Dos semanas sin papeles en la URSS
Presiones de la policía, micrófonos escondidos, suplicios burocráticos, la vida de un enviado especial en Moscú en 1985
Mi estreno en EL PAÍS fue ser enviado especial en Moscú para el segundo duelo Kárpov-Kaspárov (1985). La imprudencia me definía, y lo primero que investigué fue por qué le habían denegado la acreditación al yugoslavo Ratko Knézevic, autor de una entrevista con Gari Kaspárov, apadrinado por el Gobierno renovador de Mijaíl Gorbachov, en la que el futuro campeón criticaba muy duramente a los dirigentes deportivos de la URSS, acusándolos (con razón) de proteger al héroe nacional Anatoli Kárpov, símbolo de la vieja guardia comunista.
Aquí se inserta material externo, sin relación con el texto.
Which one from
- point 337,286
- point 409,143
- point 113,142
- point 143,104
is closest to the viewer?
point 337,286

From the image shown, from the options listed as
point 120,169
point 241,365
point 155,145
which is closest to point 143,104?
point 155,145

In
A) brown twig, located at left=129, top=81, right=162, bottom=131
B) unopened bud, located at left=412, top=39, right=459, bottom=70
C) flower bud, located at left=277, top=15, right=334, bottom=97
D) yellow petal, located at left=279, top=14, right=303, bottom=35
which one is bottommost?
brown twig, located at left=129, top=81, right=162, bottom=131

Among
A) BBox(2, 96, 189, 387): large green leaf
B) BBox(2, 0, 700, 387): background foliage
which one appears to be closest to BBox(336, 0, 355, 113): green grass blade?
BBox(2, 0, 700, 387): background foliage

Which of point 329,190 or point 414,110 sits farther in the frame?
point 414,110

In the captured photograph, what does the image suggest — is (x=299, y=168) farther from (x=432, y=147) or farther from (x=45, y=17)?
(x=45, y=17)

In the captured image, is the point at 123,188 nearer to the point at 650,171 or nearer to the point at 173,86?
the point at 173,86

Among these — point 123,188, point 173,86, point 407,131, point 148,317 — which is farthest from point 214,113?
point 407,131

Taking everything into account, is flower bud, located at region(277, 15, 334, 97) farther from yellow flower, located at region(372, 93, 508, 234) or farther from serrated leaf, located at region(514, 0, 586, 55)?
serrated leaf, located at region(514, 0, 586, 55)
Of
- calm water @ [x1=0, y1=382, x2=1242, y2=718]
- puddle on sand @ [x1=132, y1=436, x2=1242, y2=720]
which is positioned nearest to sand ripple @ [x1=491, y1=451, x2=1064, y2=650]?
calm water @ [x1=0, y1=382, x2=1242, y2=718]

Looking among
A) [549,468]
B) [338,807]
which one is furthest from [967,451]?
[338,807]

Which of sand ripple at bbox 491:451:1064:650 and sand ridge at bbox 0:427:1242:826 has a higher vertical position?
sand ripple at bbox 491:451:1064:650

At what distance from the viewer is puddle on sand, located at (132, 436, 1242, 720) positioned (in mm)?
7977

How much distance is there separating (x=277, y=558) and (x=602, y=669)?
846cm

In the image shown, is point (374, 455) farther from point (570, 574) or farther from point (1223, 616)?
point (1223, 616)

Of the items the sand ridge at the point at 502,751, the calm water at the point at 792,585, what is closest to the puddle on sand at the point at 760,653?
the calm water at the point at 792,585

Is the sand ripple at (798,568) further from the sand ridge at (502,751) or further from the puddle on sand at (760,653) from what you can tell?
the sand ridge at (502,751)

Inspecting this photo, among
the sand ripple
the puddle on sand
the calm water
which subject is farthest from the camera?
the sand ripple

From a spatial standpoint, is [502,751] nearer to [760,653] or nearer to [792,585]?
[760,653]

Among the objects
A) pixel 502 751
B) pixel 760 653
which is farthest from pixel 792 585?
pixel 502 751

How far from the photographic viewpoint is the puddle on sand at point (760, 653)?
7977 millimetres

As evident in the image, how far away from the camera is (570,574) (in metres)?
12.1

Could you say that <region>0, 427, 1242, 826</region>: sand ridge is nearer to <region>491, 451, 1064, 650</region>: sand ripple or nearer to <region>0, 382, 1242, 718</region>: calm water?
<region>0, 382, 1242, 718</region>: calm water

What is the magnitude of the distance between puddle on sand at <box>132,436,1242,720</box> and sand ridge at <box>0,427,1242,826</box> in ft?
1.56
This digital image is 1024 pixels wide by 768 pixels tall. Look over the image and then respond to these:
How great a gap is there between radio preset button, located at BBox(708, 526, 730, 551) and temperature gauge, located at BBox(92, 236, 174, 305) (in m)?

Hablé con Knézevic y con el ínclito filipino Florencio Campomanes (1927-2010), presidente de la Federación Internacional de Ajedrez. Pedí la versión oficial a un tipo siniestro, Arkangelski, encargado de vigilarnos en la sala de prensa, a quien mi colega Jonathan Tisdall (Reuters) había calificado un año antes (primer duelo Kárpov-Kaspárov) de “monumento a la incompetencia”. La respuesta que me dio Arkangelski no podía ser mejor: “Me declaro incompetente en el asunto del señor Knézevic”. Pero su publicación no gustó nada en la Embajada de la URSS en Madrid. Entre las consecuencias que pronto empecé a pagar estaba la de obligarme a la tortura de renovar mi visado cada dos semanas, a pesar de que sabían que iba a estar allí casi tres meses, y de que Pilar Bonet (corresponsal de EL PAÍS en Moscú entonces y ahora) se empleaba muy a fondo en ayudarme.
Eso complicó aún más mi vida cotidiana en Moscú. Tardaba menos en escribir las crónicas que en enviarlas por el télex de Pilar, tras haberlas picado en una cinta de papel; la línea, intervenida por el KGB, era mala, y no fueron pocos los días en que mi crónica era lo último que llegaba a Madrid para cerrar la primera edición. Si quería hablar de algo confidencial con, por ejemplo, el médico de Kaspárov, era como en las películas de espías: me bajaba del metro abruptamente cuando las puertas se estaban cerrando para despistar a quien pudiera seguirme. Si la conversación de ese tipo era con Pilar: al lado de los grifos de la cocina abiertos, y con música a tope porque ella (como todos los corresponsales) estaba convencida de que había micrófonos en su casa. El de la agencia Efe, Julián Lázaro, reservaba siempre un brindis cuando cenábamos en la suya: “Por mi amigo Boris, que nos estará escuchando desde el piso de arriba”.
La situación se puso muy fea cuando, tras casi dos meses de amplia cobertura en EL PAÍS, me denegaron el visado con una excusa absurda: que necesitaban mi habitación en el hotel Metropol (muy cerca de la Plaza Roja) para algún invitado al desfile del Día de la Revolución; y que no había otra habitación libre en todo Moscú. Aguanté unos diez días sin que me echaran gracias a diversas mentiras y picarescas; mi último truco fue gritar a los administradores del hotel que dejaran de molestarme y buscasen una (inexistente) carta del viceministro Gavrilin en la que (supuestamente) ordenaba la renovación de mi visado. Era un viernes, el lunes era fiesta, y eso me daba cuatro días para encontrar una solución.
Supliqué ayuda a Campomanes y su vicepresidente, el español Román Torán (ambos, protectores de Kárpov). Torán llamó a alguien, le explicó el asunto, me pasó el teléfono y nunca supo a qué se debía mi cara de asombro: era precisamente Gavrilin, quien hablaba español porque veraneaba en Canarias. Él me salvó cuando en el hotel me esperaban con la orden de meterme en el primer avión que volase a Madrid.
Pero la historia tiene un bonito epílogo. El Día de la Revolución (7 de noviembre) llamaron a mi puerta muy temprano. Era un agente del KGB, con la misión de apostarse en mi ventana hasta el final del desfile. He ahí un buen argumento para quien piense que todo lo aquí relatado fue un cúmulo de casualidades (alimentadas por mi paranoia), y no un ejercicio de censura contra un periodista extranjero.